Let me intervene with my own ridiculousness. Whether or not Congress loves Valparaiso University, I do, being a satisfied customer. Two of my family members graduated from there, and I’ve often spoken or enjoyed activities at the school. So for a split second I thought Posner’s hypothetical would make for a great reality. But as I pondered the rest of his sentence, the dream turned into a will-o’-the-wisp: Posner pictured Valparaiso deeding that billion dollars to the Lutheran Church. And the will-o’-the-wisp turned into a nightmare with Posner’s fantasizing that Congress and Valparaiso could conspire “to make Lutheranism the national religion of the United States.” As they say in court, Objection!

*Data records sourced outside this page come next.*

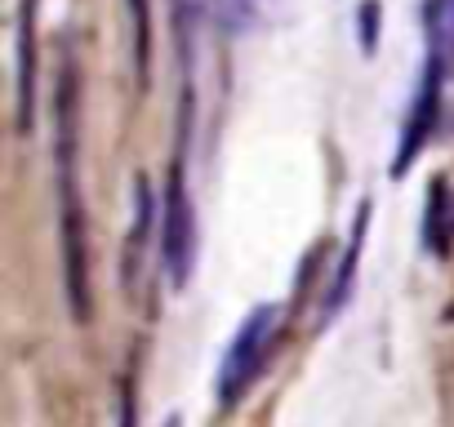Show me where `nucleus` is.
<instances>
[{"label":"nucleus","instance_id":"1","mask_svg":"<svg viewBox=\"0 0 454 427\" xmlns=\"http://www.w3.org/2000/svg\"><path fill=\"white\" fill-rule=\"evenodd\" d=\"M272 325H277V307H259L246 316L241 334L227 347V361H223V374H218V392L223 400H237L263 369V352H268V338H272Z\"/></svg>","mask_w":454,"mask_h":427},{"label":"nucleus","instance_id":"2","mask_svg":"<svg viewBox=\"0 0 454 427\" xmlns=\"http://www.w3.org/2000/svg\"><path fill=\"white\" fill-rule=\"evenodd\" d=\"M441 81H445V67L427 58V72H423V85H419V98L410 107V120H405V134H401V151H396V165L392 174H405L410 160L423 151V143L432 138L436 129V112H441Z\"/></svg>","mask_w":454,"mask_h":427},{"label":"nucleus","instance_id":"3","mask_svg":"<svg viewBox=\"0 0 454 427\" xmlns=\"http://www.w3.org/2000/svg\"><path fill=\"white\" fill-rule=\"evenodd\" d=\"M192 254H196V223H192V205L183 191V178L174 169V187H169V214H165V268L169 276L183 285L192 272Z\"/></svg>","mask_w":454,"mask_h":427},{"label":"nucleus","instance_id":"4","mask_svg":"<svg viewBox=\"0 0 454 427\" xmlns=\"http://www.w3.org/2000/svg\"><path fill=\"white\" fill-rule=\"evenodd\" d=\"M423 23H427V58L441 63L450 76L454 72V0H427Z\"/></svg>","mask_w":454,"mask_h":427},{"label":"nucleus","instance_id":"5","mask_svg":"<svg viewBox=\"0 0 454 427\" xmlns=\"http://www.w3.org/2000/svg\"><path fill=\"white\" fill-rule=\"evenodd\" d=\"M209 5V14L218 19V23H227V27H237L246 14H250V0H205Z\"/></svg>","mask_w":454,"mask_h":427}]
</instances>
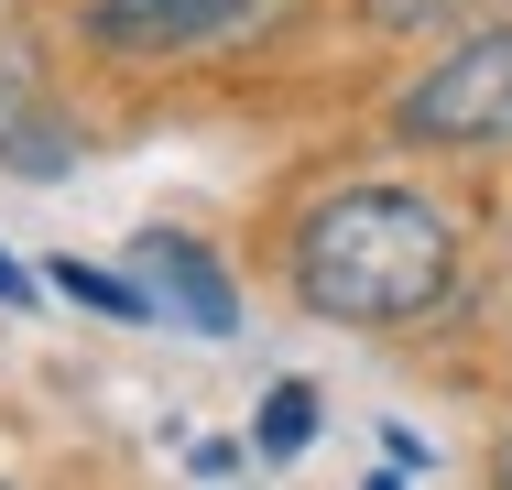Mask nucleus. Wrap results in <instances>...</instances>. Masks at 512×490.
I'll return each instance as SVG.
<instances>
[{"instance_id": "nucleus-1", "label": "nucleus", "mask_w": 512, "mask_h": 490, "mask_svg": "<svg viewBox=\"0 0 512 490\" xmlns=\"http://www.w3.org/2000/svg\"><path fill=\"white\" fill-rule=\"evenodd\" d=\"M458 273V218L414 186H338L295 218V294L349 327H404Z\"/></svg>"}, {"instance_id": "nucleus-2", "label": "nucleus", "mask_w": 512, "mask_h": 490, "mask_svg": "<svg viewBox=\"0 0 512 490\" xmlns=\"http://www.w3.org/2000/svg\"><path fill=\"white\" fill-rule=\"evenodd\" d=\"M393 131L404 142H512V22H480L469 44H447L404 98H393Z\"/></svg>"}, {"instance_id": "nucleus-3", "label": "nucleus", "mask_w": 512, "mask_h": 490, "mask_svg": "<svg viewBox=\"0 0 512 490\" xmlns=\"http://www.w3.org/2000/svg\"><path fill=\"white\" fill-rule=\"evenodd\" d=\"M273 22H284V0H88L99 55H207V44H240Z\"/></svg>"}, {"instance_id": "nucleus-4", "label": "nucleus", "mask_w": 512, "mask_h": 490, "mask_svg": "<svg viewBox=\"0 0 512 490\" xmlns=\"http://www.w3.org/2000/svg\"><path fill=\"white\" fill-rule=\"evenodd\" d=\"M131 273H142V294H153L175 327H197V338H229V327H240V294H229V273L207 262L186 229H142V240H131Z\"/></svg>"}, {"instance_id": "nucleus-5", "label": "nucleus", "mask_w": 512, "mask_h": 490, "mask_svg": "<svg viewBox=\"0 0 512 490\" xmlns=\"http://www.w3.org/2000/svg\"><path fill=\"white\" fill-rule=\"evenodd\" d=\"M44 284L66 294V305H88V316H120V327H142V316H164V305L142 294V273H99V262H77V251H66V262H55Z\"/></svg>"}, {"instance_id": "nucleus-6", "label": "nucleus", "mask_w": 512, "mask_h": 490, "mask_svg": "<svg viewBox=\"0 0 512 490\" xmlns=\"http://www.w3.org/2000/svg\"><path fill=\"white\" fill-rule=\"evenodd\" d=\"M306 436H316V392H306V382H284L273 403H262V447H273V458H295Z\"/></svg>"}, {"instance_id": "nucleus-7", "label": "nucleus", "mask_w": 512, "mask_h": 490, "mask_svg": "<svg viewBox=\"0 0 512 490\" xmlns=\"http://www.w3.org/2000/svg\"><path fill=\"white\" fill-rule=\"evenodd\" d=\"M360 11H371V22H382V33H436V22H458V11H469V0H360Z\"/></svg>"}, {"instance_id": "nucleus-8", "label": "nucleus", "mask_w": 512, "mask_h": 490, "mask_svg": "<svg viewBox=\"0 0 512 490\" xmlns=\"http://www.w3.org/2000/svg\"><path fill=\"white\" fill-rule=\"evenodd\" d=\"M0 305H33V273H22L11 251H0Z\"/></svg>"}, {"instance_id": "nucleus-9", "label": "nucleus", "mask_w": 512, "mask_h": 490, "mask_svg": "<svg viewBox=\"0 0 512 490\" xmlns=\"http://www.w3.org/2000/svg\"><path fill=\"white\" fill-rule=\"evenodd\" d=\"M491 490H512V447H502V458H491Z\"/></svg>"}]
</instances>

First, it’s more likely that Congress would choose not Lutheran Valparaiso or Catholic Notre Dame but one of the universities still affiliated with the Southern Baptist Convention. The SBC peoples Congress with aggressive pro-establishment legislators. Lutherans are fairly rare figures on Capitol Hill, and in the U.S. Lutherans rather strenuously disbelieve in a “national religion.”

A second objection arises because Lutherans sadly have had some experience with representing a national religion. Until 2000 they did that in Sweden, which numbers 7.2 million Lutheran communicants. But only 7 seven percent of those Lutheran men and only 11 percent of those Lutheran women ever darken a church door. Some estimates say only 1 percent of Swedes can be found in church on any Sunday. Lutheranism is and has been for centuries the national religion also in Norway, Denmark and Iceland, where participation is not much better.

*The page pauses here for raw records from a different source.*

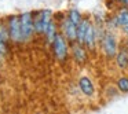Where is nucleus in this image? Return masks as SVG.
Segmentation results:
<instances>
[{
  "instance_id": "1",
  "label": "nucleus",
  "mask_w": 128,
  "mask_h": 114,
  "mask_svg": "<svg viewBox=\"0 0 128 114\" xmlns=\"http://www.w3.org/2000/svg\"><path fill=\"white\" fill-rule=\"evenodd\" d=\"M8 33L10 39L15 43H21L25 37L22 33V26H21V17L20 15H12L8 19Z\"/></svg>"
},
{
  "instance_id": "2",
  "label": "nucleus",
  "mask_w": 128,
  "mask_h": 114,
  "mask_svg": "<svg viewBox=\"0 0 128 114\" xmlns=\"http://www.w3.org/2000/svg\"><path fill=\"white\" fill-rule=\"evenodd\" d=\"M100 44H102V48H103V52L108 58H114L117 54V40L114 37L113 33L108 32V33L103 34L102 40H100Z\"/></svg>"
},
{
  "instance_id": "3",
  "label": "nucleus",
  "mask_w": 128,
  "mask_h": 114,
  "mask_svg": "<svg viewBox=\"0 0 128 114\" xmlns=\"http://www.w3.org/2000/svg\"><path fill=\"white\" fill-rule=\"evenodd\" d=\"M54 54L59 62H65L68 59V43L62 34H56L55 40L52 43Z\"/></svg>"
},
{
  "instance_id": "4",
  "label": "nucleus",
  "mask_w": 128,
  "mask_h": 114,
  "mask_svg": "<svg viewBox=\"0 0 128 114\" xmlns=\"http://www.w3.org/2000/svg\"><path fill=\"white\" fill-rule=\"evenodd\" d=\"M52 12L50 10H44V11L39 12V14L34 17V30L39 32V33H46L50 22L52 21Z\"/></svg>"
},
{
  "instance_id": "5",
  "label": "nucleus",
  "mask_w": 128,
  "mask_h": 114,
  "mask_svg": "<svg viewBox=\"0 0 128 114\" xmlns=\"http://www.w3.org/2000/svg\"><path fill=\"white\" fill-rule=\"evenodd\" d=\"M21 26H22V33L25 39H30L32 33L34 32V21L30 12H24L21 15Z\"/></svg>"
},
{
  "instance_id": "6",
  "label": "nucleus",
  "mask_w": 128,
  "mask_h": 114,
  "mask_svg": "<svg viewBox=\"0 0 128 114\" xmlns=\"http://www.w3.org/2000/svg\"><path fill=\"white\" fill-rule=\"evenodd\" d=\"M62 29H64V34L66 37V40L69 41H77V26L69 19V17L65 18L62 22Z\"/></svg>"
},
{
  "instance_id": "7",
  "label": "nucleus",
  "mask_w": 128,
  "mask_h": 114,
  "mask_svg": "<svg viewBox=\"0 0 128 114\" xmlns=\"http://www.w3.org/2000/svg\"><path fill=\"white\" fill-rule=\"evenodd\" d=\"M86 45L81 44V43H76L73 41V45H72V55H73V59H74L77 63L83 65L87 62V51H86Z\"/></svg>"
},
{
  "instance_id": "8",
  "label": "nucleus",
  "mask_w": 128,
  "mask_h": 114,
  "mask_svg": "<svg viewBox=\"0 0 128 114\" xmlns=\"http://www.w3.org/2000/svg\"><path fill=\"white\" fill-rule=\"evenodd\" d=\"M98 41V37H96V30H95V25L94 23H90L88 29L86 32V37H84V43L83 44L88 48L90 51H94L95 50V45H96Z\"/></svg>"
},
{
  "instance_id": "9",
  "label": "nucleus",
  "mask_w": 128,
  "mask_h": 114,
  "mask_svg": "<svg viewBox=\"0 0 128 114\" xmlns=\"http://www.w3.org/2000/svg\"><path fill=\"white\" fill-rule=\"evenodd\" d=\"M78 87H80L81 92H83L86 96H94L95 87L88 77H86V76H84V77H80V80H78Z\"/></svg>"
},
{
  "instance_id": "10",
  "label": "nucleus",
  "mask_w": 128,
  "mask_h": 114,
  "mask_svg": "<svg viewBox=\"0 0 128 114\" xmlns=\"http://www.w3.org/2000/svg\"><path fill=\"white\" fill-rule=\"evenodd\" d=\"M114 58H116L117 66H118L121 70L128 69V50L127 48H121V50H118Z\"/></svg>"
},
{
  "instance_id": "11",
  "label": "nucleus",
  "mask_w": 128,
  "mask_h": 114,
  "mask_svg": "<svg viewBox=\"0 0 128 114\" xmlns=\"http://www.w3.org/2000/svg\"><path fill=\"white\" fill-rule=\"evenodd\" d=\"M90 23H91V21H90L88 18H83V21H81V22L78 23V26H77V41L81 43V44L84 43L86 32H87V29H88Z\"/></svg>"
},
{
  "instance_id": "12",
  "label": "nucleus",
  "mask_w": 128,
  "mask_h": 114,
  "mask_svg": "<svg viewBox=\"0 0 128 114\" xmlns=\"http://www.w3.org/2000/svg\"><path fill=\"white\" fill-rule=\"evenodd\" d=\"M114 17H116V21H117V23H118V26L127 25L128 23V7L127 6L121 7Z\"/></svg>"
},
{
  "instance_id": "13",
  "label": "nucleus",
  "mask_w": 128,
  "mask_h": 114,
  "mask_svg": "<svg viewBox=\"0 0 128 114\" xmlns=\"http://www.w3.org/2000/svg\"><path fill=\"white\" fill-rule=\"evenodd\" d=\"M44 34H46L48 41L54 43V40H55V37H56V26H55V23H54V21L50 22V25H48V28H47V30H46Z\"/></svg>"
},
{
  "instance_id": "14",
  "label": "nucleus",
  "mask_w": 128,
  "mask_h": 114,
  "mask_svg": "<svg viewBox=\"0 0 128 114\" xmlns=\"http://www.w3.org/2000/svg\"><path fill=\"white\" fill-rule=\"evenodd\" d=\"M68 17H69V19L72 21V22L74 23L76 26H78V23L83 21V17H81L80 11H78V10H76V8H72V10H70L69 14H68Z\"/></svg>"
},
{
  "instance_id": "15",
  "label": "nucleus",
  "mask_w": 128,
  "mask_h": 114,
  "mask_svg": "<svg viewBox=\"0 0 128 114\" xmlns=\"http://www.w3.org/2000/svg\"><path fill=\"white\" fill-rule=\"evenodd\" d=\"M117 88H118L120 92L127 94L128 92V77H120L117 80Z\"/></svg>"
},
{
  "instance_id": "16",
  "label": "nucleus",
  "mask_w": 128,
  "mask_h": 114,
  "mask_svg": "<svg viewBox=\"0 0 128 114\" xmlns=\"http://www.w3.org/2000/svg\"><path fill=\"white\" fill-rule=\"evenodd\" d=\"M7 43L8 41H6L3 37L0 36V54H2V55H4V54L7 52Z\"/></svg>"
},
{
  "instance_id": "17",
  "label": "nucleus",
  "mask_w": 128,
  "mask_h": 114,
  "mask_svg": "<svg viewBox=\"0 0 128 114\" xmlns=\"http://www.w3.org/2000/svg\"><path fill=\"white\" fill-rule=\"evenodd\" d=\"M121 28H122V30H124V33L128 36V23H127V25H124V26H121Z\"/></svg>"
},
{
  "instance_id": "18",
  "label": "nucleus",
  "mask_w": 128,
  "mask_h": 114,
  "mask_svg": "<svg viewBox=\"0 0 128 114\" xmlns=\"http://www.w3.org/2000/svg\"><path fill=\"white\" fill-rule=\"evenodd\" d=\"M117 1H120L121 4H124V6L128 7V0H117Z\"/></svg>"
}]
</instances>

Final objection: Congress and Valparaiso could not make Lutheranism the national religion because they’d have to ask which Lutherans. The Evangelical Lutheran Church in America and the synods of Missouri and Wisconsin don’t talk much to each other, and there are 17 smaller Lutheran bodies out there ready to fuss if privilege were shown to one rather than another. The ruckus these squabbling Lutheran bodies would raise would certainly stir the ACLU to intervene early enough to abort the scheme.

If Congress did adopt a “Lutheranism as the national religion” policy, I’d hope that Lutherans would demand a recount.